** BEGIN Text to read **
# Tomorrow June 2nd Kev is 65



## JanHank (Mar 29, 2015)

To Kev. 
ccasion4:

Its hard to write a ryhme about someone you´ve never seen
The imagination runs riot thinking he´s handsome, tall and lean :smile2:
But as he´s getting on a bit I expect the lean is wrong
Anyway I wrote a little poem and send a funny song.:jester:

Wen I wos 65 just a foo yeers ago
I wos full of vim and viniger and a bit of hi-lee hi-lo.
Now you r at this happy age 
with a werking wife bringing home a wage
Enuff to allow a jar or 2
In the pub with sume mates and you.
I don´t no if beer is to your taste
but here is a song I did with copy and paste.
Happy berthday Kev

From U no hoo


----------



## dghr272 (Jun 14, 2012)

Just for you Jan.


----------



## tugboat (Sep 14, 2013)

No good, pardner, Kelvin hasn't got any mates.

Mind you, he's been behaving like a pensioner for years.

Luv from Ellie and Goffs.


----------



## Pudsey_Bear (Sep 25, 2008)

Thank you to all my fans:kiss::kiss::kiss:


----------



## erneboy (Feb 8, 2007)

Have a good one Kev.


----------



## barryd (May 9, 2008)

Happy Birfday Ken! You gonna use yer bus pass now for a world tour to celebrate?


----------



## JanHank (Mar 29, 2015)

I´m not usually one for remembering birthday, but as a certain someone told us
a week or so ago when his B.D. is/was/were, and suggested a prezzie I had to do something didn´t I ? :wink2:
Birthdays & anniversaries in this house are maybe remebered half way through the day or if someone else prompts us.
** END Text to read **
• **Problems and tasks**
a - In the forum thread about Kev's 65th birthday, write out again, word for word, the part that opens with the words containing "Wen I wos 65" and closes with "copy and paste.".
b - Answer these questions from the forum thread about Kev's 65th birthday.
(i) On what date does the thread's title say Kev turns 65?
(ii) According to tugboat, what hasn't Kelvin got?
(iii) What does barryd ask whether Kev will use for a world tour?
c - Please carry the forum thread about Kev's 65th birthday on from its last post.
** BEGIN Data rows **
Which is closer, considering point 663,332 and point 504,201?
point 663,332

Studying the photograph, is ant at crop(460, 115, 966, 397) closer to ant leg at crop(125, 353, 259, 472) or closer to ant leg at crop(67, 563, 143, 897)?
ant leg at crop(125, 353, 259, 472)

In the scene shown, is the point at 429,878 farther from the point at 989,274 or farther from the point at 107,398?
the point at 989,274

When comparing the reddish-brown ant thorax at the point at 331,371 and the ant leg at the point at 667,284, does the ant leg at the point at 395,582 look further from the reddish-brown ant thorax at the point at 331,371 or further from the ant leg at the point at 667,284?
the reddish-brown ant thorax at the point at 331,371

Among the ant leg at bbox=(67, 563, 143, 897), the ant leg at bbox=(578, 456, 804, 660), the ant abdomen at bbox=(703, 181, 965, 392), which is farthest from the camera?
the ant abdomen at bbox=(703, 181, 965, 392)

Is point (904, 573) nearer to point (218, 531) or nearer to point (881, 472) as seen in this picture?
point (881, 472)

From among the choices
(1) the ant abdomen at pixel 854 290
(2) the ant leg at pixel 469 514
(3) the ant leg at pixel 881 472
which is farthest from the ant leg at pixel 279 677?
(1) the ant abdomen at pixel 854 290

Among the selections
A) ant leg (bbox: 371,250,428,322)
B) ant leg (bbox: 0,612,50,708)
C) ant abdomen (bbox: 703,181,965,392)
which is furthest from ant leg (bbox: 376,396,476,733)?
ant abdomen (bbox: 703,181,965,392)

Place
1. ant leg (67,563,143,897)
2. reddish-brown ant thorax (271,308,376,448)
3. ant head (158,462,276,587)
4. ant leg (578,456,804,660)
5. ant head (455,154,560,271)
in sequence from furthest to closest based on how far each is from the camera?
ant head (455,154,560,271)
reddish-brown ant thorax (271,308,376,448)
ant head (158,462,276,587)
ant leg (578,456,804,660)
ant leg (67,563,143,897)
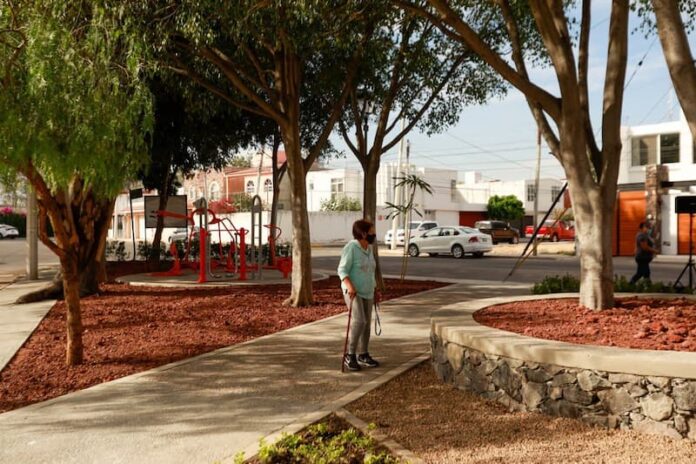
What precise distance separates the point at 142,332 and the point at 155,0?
17.1 feet

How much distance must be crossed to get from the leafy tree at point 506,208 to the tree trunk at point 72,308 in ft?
176

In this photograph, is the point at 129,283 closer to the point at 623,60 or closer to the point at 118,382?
the point at 118,382

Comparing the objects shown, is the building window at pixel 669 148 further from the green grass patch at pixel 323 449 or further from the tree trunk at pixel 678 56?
the green grass patch at pixel 323 449

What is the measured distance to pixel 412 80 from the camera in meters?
14.9

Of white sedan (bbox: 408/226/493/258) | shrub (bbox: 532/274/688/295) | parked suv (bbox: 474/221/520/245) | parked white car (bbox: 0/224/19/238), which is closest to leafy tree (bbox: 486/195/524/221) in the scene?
parked suv (bbox: 474/221/520/245)

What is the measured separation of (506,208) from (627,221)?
28.9m

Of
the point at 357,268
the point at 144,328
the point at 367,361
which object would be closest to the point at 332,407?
the point at 367,361

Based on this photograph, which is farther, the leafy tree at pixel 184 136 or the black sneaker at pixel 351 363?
the leafy tree at pixel 184 136

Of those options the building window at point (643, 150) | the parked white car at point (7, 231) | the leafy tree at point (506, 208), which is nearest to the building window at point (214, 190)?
the parked white car at point (7, 231)

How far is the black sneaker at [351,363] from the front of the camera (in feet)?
23.4

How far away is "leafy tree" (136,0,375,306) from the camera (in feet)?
32.2

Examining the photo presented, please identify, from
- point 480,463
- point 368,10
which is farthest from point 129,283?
point 480,463

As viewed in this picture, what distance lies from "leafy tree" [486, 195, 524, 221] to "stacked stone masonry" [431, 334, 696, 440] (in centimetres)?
5395

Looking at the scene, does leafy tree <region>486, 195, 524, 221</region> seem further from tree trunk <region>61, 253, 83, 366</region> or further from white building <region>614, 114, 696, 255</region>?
tree trunk <region>61, 253, 83, 366</region>
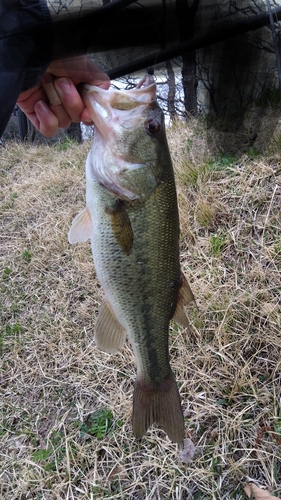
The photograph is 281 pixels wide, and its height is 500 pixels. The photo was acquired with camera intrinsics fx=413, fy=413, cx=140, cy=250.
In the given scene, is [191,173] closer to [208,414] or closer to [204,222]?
[204,222]

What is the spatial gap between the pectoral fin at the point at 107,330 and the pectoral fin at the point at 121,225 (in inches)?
10.0

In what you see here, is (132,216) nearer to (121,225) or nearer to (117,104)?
(121,225)

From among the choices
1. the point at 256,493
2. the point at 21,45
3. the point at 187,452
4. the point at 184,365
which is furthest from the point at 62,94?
the point at 256,493

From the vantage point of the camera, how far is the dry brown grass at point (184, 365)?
2057 mm

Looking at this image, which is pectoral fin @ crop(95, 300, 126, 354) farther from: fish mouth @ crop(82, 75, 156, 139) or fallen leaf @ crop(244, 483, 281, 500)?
fallen leaf @ crop(244, 483, 281, 500)

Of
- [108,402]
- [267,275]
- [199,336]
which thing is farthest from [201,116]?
[108,402]

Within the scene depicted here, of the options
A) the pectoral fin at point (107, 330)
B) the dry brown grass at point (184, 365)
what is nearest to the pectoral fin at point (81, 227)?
the pectoral fin at point (107, 330)

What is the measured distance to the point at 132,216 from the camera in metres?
1.43

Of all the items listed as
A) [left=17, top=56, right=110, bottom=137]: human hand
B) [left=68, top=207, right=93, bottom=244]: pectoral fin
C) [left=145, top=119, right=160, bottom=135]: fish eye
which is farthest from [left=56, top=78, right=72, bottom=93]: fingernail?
[left=68, top=207, right=93, bottom=244]: pectoral fin

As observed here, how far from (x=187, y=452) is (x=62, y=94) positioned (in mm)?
1765

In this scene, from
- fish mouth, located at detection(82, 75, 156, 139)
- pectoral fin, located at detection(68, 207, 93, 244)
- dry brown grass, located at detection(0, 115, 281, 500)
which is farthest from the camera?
dry brown grass, located at detection(0, 115, 281, 500)

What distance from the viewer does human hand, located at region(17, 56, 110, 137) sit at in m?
1.35

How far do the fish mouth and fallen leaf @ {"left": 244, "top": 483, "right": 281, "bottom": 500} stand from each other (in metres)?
1.66

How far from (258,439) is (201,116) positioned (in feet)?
11.5
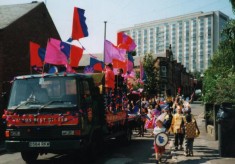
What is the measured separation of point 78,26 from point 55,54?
1429 millimetres

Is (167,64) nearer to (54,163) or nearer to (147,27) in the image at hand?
(54,163)

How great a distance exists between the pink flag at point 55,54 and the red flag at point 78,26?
0.75m

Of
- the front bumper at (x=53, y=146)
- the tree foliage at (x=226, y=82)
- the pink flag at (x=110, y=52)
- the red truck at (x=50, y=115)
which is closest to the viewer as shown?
the front bumper at (x=53, y=146)

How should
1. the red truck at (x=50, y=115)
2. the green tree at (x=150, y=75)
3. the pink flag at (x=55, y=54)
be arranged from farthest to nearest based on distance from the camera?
the green tree at (x=150, y=75) → the pink flag at (x=55, y=54) → the red truck at (x=50, y=115)

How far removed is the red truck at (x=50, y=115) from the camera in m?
8.80

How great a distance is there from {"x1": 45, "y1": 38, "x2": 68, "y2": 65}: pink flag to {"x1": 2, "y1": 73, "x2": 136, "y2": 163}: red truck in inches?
93.5

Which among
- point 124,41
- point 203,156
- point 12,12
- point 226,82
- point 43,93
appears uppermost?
point 12,12

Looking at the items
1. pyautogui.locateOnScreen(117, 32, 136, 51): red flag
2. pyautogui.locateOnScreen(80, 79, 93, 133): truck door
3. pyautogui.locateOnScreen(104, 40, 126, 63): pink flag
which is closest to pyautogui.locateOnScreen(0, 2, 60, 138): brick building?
pyautogui.locateOnScreen(117, 32, 136, 51): red flag

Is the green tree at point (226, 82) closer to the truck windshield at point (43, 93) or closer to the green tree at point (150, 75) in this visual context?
the truck windshield at point (43, 93)

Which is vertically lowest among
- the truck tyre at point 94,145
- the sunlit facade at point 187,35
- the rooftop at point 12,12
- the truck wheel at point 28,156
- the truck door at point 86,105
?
the truck wheel at point 28,156

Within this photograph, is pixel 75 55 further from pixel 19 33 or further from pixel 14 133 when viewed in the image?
pixel 19 33

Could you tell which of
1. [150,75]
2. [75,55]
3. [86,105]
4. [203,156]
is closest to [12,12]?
[75,55]

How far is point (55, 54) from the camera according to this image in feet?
39.1

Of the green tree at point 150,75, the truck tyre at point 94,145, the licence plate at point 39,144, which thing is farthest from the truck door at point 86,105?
the green tree at point 150,75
** END Data rows **
• **Expected responses**
a -
Wen I wos 65 just a foo yeers ago
I wos full of vim and viniger and a bit of hi-lee hi-lo.
Now you r at this happy age 
with a werking wife bringing home a wage
Enuff to allow a jar or 2
In the pub with sume mates and you.
I don´t no if beer is to your taste
but here is a song I did with copy and paste.

b -
(i) June 2nd
(ii) Any mates
(iii) His bus pass

c -
Every days a special day. ccasion6::drinking:

Jan


----------



## tugboat (Sep 14, 2013)

Have a good day, Div.


----------



## cabby (May 14, 2005)

I had better say Happy Birthday Kev, or else you will call me names again.:grin2::grin2:00

cabby


----------



## JanHank (Mar 29, 2015)

Ave ya notised Kev 133 people so far `ave looked at this fred, but only 5 `ave sed anyfink :serious: can´t they just click on the _like _to let you know they have noted, but wish to ignore!!! :crying:


----------



## Pudsey_Bear (Sep 25, 2008)

JanHank said:


> Ave ya notised Kev 133 people so far `ave looked at this fred, but only 5 `ave sed anyfink :serious: can´t they just click on the _like _to let you know they have noted, but wish to ignore!!! :crying:


I'm part of this clique it seems, I'll get over it > >


----------



## tugboat (Sep 14, 2013)

Aha, looks like 'pardner' is in the clink clique as well, now. Let's all don our chaps and have a cavort to celebrate Ken being an OAP.


----------



## Pudsey_Bear (Sep 25, 2008)

If anyone to make a donation to my presses fund , just PM for my PayPal details


----------



## dghr272 (Jun 14, 2012)

Kev_n_Liz said:


> If anyone to make a donation to my presses fund , just PM for my PayPal details


Kev,

Don't do PayPal, send me your bank details and PIN then I'll clear your account, sorry, meant make a donation.

Happy Bidet.


----------



## raynipper (Aug 4, 2008)

Just for you Kev.................................... Happy Birthday..................






Ray.


----------



## Pudsey_Bear (Sep 25, 2008)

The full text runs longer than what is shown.